The first stream focuses on EU competences in the area of procedural rights in criminal proceedings. This includes an overview of the scope of the EU mandate, the current legal framework and the challenges for the EU legislator. Further, it includes the justification of the harmonization measures (transnational objectives vs. national impact) and the desirability for further harmonization. The related plenary session and working group will also assess the relationship between the directives on procedural rights for suspects and accused persons, national constitutions, CFR and the ECHR. 2
As a second stream the conference takes a look at the impact of the EU legal framework within the national context. Topics include the implementation of the Roadmap directives in the national legal orders, their relationship with the victims' rights directive, the discrepancies between the goals of the directives and their national application, as well as the possibilities for the defence to enforce the rights granted to them, possibly with the help of EU institutions. This stream also offers the possibility to discuss the decline of the rule of law in some Member States and the role of the EU in that regard.
The third stream focuses on procedural rights in the cross‐border context. This includes both horizontal (EAW, EIO, et cetera) and vertical cooperation (EPPO, OLAF, Eurojust, ECB, et cetera) and the related issues concerning procedural rights, the position of the defence, questions of mutual trust and mutual recognition in practice, the admissibility and exclusion of ‘foreign’ evidence, judicial control, et cetera. The decline of the rule of law in some member states – in light of its effects on transnational cooperation – could be addressed in this section as well. As regards the vertical cooperation within the future EPPO, questions about the danger of unequal treatment of defendants due to diverging national guarantees are at the fore of the debate.
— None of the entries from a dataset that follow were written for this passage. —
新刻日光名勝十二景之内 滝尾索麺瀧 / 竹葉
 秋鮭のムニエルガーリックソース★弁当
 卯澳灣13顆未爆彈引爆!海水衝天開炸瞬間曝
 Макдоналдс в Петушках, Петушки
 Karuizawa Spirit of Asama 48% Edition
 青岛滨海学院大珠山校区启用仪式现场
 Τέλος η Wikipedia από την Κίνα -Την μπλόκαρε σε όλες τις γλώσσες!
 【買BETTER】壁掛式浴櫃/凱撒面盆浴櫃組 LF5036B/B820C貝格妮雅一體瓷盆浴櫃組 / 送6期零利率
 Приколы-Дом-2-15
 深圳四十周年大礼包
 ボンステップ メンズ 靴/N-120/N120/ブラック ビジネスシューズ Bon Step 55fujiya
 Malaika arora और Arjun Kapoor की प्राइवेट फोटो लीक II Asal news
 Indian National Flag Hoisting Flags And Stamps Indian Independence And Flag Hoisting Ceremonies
The first day focuses on the three streams in a series of corresponding plenary sessions. Each plenary session includes two presentations, followed by audience discussion. On the second day, participants are offered the opportunity to present their research in working groups, receiving feedback from senior experts and the audience. With this call for papers we invite you to prepare a paper and present it in one of the working groups, each related to one of the three streams. The conference committee expressly encourages early career researchers to present their research.